Masalmeh, Shehadeh K. (Shell Technology Oman) | Wei, Lingli (Shell International Exploration & Production B.V.) | Hillgartner, Heiko (Petroleum Development Oman) | Al-Mjeni, Rifaat (Shell) | Blom, Carl P.A. (Shell Intl E&P)
Enhanced oil recovery (EOR) has become increasingly important to maintain and extend the production plateaus of existing oil reservoirs. Simulation models for EOR studies require the right level of spatial resolution to capture reservoir heterogeneity. Data acquired from the dedicated observation wells are essential in defining the required resolution to capture reservoir heterogeneity. For giant reservoirs with long production history, their full field models usually have grid block sizes that are of similar scale as the distance between injectors and observation wells, with the consequence of losing the value of the time lapse saturation logs from dedicated observation wells. Therefore, using high resolution sector models, especially from the part of the reservoir where static and dynamic data sets are rich, is a must.

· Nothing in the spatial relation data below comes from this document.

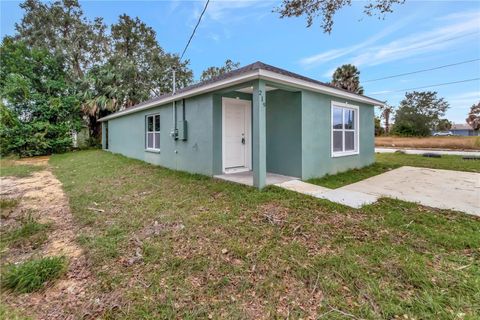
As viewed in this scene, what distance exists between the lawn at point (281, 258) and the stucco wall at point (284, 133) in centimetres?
200

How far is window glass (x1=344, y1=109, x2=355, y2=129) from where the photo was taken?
8250 mm

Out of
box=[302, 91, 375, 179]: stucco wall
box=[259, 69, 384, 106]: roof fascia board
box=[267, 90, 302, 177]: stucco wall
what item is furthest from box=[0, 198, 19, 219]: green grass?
box=[302, 91, 375, 179]: stucco wall

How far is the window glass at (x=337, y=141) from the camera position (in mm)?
7661

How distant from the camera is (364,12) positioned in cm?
525

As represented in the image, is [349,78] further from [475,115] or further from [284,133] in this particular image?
[475,115]

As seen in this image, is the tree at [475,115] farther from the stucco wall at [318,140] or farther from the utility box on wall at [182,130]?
the utility box on wall at [182,130]

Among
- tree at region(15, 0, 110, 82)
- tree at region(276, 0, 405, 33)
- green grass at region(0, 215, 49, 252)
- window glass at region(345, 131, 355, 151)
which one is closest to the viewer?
green grass at region(0, 215, 49, 252)

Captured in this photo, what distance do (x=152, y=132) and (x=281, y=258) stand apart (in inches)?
358

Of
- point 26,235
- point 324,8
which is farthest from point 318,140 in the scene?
point 26,235

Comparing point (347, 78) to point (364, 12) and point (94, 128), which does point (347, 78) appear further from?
point (94, 128)

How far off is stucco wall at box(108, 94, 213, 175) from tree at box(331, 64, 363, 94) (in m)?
21.8

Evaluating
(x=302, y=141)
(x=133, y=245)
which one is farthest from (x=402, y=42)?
(x=133, y=245)

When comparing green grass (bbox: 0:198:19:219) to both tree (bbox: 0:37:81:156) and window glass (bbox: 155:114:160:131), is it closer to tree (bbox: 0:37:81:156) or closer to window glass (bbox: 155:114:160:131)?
window glass (bbox: 155:114:160:131)

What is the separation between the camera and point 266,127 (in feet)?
24.4
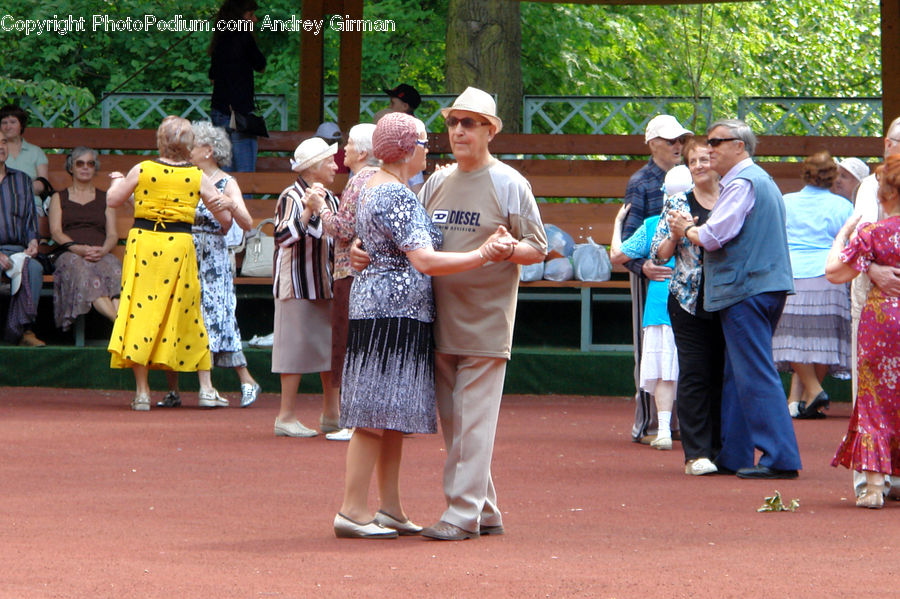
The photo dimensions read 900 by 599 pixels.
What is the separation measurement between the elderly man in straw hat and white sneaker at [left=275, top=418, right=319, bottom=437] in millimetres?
3437

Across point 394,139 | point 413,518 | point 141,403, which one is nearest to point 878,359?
point 413,518

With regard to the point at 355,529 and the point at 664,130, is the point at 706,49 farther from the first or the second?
the point at 355,529

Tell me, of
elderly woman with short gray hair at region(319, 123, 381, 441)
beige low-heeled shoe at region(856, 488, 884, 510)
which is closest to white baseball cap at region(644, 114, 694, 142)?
elderly woman with short gray hair at region(319, 123, 381, 441)

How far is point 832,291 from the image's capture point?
1118cm

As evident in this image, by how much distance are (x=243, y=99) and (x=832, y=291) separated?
21.1ft

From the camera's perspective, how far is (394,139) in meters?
5.64

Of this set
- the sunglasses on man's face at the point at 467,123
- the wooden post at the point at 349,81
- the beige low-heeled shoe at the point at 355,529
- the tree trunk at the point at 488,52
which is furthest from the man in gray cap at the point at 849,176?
the tree trunk at the point at 488,52

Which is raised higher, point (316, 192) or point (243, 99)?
point (243, 99)

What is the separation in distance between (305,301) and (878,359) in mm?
3631

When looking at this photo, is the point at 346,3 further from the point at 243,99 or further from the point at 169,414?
the point at 169,414

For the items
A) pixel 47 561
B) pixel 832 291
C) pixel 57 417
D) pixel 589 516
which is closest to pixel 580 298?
pixel 832 291

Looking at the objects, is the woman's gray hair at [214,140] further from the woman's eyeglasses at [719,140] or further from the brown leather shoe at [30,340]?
the woman's eyeglasses at [719,140]

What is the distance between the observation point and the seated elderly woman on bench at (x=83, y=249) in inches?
498

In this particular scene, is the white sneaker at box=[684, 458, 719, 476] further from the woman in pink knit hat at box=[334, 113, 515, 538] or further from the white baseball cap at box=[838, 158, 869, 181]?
the white baseball cap at box=[838, 158, 869, 181]
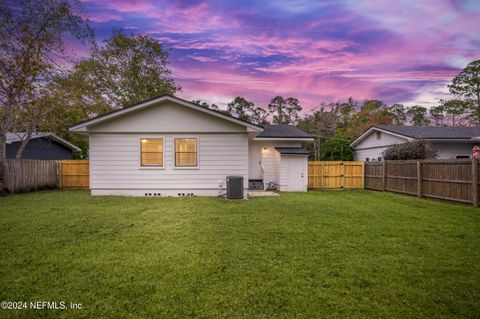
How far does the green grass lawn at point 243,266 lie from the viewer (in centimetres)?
280

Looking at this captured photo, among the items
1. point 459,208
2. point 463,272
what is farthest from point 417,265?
point 459,208

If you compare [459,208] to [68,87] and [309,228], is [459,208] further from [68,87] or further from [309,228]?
[68,87]

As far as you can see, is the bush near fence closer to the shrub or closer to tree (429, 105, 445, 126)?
the shrub

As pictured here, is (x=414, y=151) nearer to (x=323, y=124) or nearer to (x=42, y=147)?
(x=323, y=124)

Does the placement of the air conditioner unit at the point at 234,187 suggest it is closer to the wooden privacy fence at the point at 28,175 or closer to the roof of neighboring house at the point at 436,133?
the wooden privacy fence at the point at 28,175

The objective of this paper is to present an improved and integrated reservoir characterization, modelling and water and gas injection history matching procedure of a giant Cretaceous carbonate reservoir in the Middle East. The applied workflow integrates geological, petrophysical, and dynamic data in order to understand the production history and the remaining oil saturation distribution in the reservoir. Large amounts of field data, including time lapse saturation logs from observation wells, have been collected over the last decades to provide insight into the sweep efficiency and flow paths of the injected water.

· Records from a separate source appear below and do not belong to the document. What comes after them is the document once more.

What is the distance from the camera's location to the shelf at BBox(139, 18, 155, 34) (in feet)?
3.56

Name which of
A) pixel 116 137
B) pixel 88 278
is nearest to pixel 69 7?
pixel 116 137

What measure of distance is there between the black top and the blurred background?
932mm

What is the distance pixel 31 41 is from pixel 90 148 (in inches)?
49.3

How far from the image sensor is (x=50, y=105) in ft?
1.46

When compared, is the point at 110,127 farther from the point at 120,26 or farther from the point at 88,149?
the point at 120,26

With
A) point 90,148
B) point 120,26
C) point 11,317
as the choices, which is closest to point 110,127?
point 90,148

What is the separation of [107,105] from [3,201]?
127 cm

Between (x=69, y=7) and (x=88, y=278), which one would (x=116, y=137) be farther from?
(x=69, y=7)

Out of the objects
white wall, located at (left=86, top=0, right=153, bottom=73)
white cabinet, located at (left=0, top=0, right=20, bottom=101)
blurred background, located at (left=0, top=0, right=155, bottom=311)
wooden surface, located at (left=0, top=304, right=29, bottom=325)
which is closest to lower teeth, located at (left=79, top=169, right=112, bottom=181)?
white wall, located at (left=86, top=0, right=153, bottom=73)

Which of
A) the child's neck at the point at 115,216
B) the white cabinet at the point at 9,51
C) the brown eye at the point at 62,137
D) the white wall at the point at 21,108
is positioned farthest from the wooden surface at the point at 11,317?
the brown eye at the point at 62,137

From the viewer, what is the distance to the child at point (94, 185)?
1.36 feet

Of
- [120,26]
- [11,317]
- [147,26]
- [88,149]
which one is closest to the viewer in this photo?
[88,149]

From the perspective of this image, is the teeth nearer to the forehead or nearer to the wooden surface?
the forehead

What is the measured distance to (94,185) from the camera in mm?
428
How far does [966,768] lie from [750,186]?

Iterative simulations were performed to investigate different scenarios and various sensitivities with each iteration involving an update of the static model to honor both the dynamic and core/log data. While applying this iterative process it was also acknowledged that conventional core data (e.g. 1 plug per foot) may not capture the high permeability streaks in these heterogeneous reservoirs that control much of the reservoir flow behaviour, hence much denser plugging and core examination is required. In addition, permeability upscaling procedures need to take into account the fact that core plugs may not represent the effective permeability of the larger connected vuggy pore systems.
The improved understanding of reservoir heterogeneity, the more robust reservoir characterization, and the improved history matching demonstrates that a better representation of reservoir dynamics is achieved. This provides a solid platform for designing and planning future EOR schemes.
Carbonate reservoirs contain more than 50% of world's remaining conventional hydrocarbon reserves and on average have relatively low recovery factors. With the insight that the era of "easy oil?? (conventional oil and natural gas that are relatively easy to extract) is phasing out, enhanced oil recovery (EOR) becomes increasingly important to maintain and extend the production plateaus from existing oil reservoirs. EOR technologies, however, require a refined understanding of reservoir heterogeneities and dynamic field performance. Simulation models for EOR studies need to have the right level of resolution and details. Often, we find that for a giant reservoir with a long waterflood history, working with full field models with coarse simulation grids is not adequate to understand the reservoir performance and calibrate the static model. Therefore, using high resolution sector models, especially from the part of the reservoir where static and dynamic data sets are rich, is a must.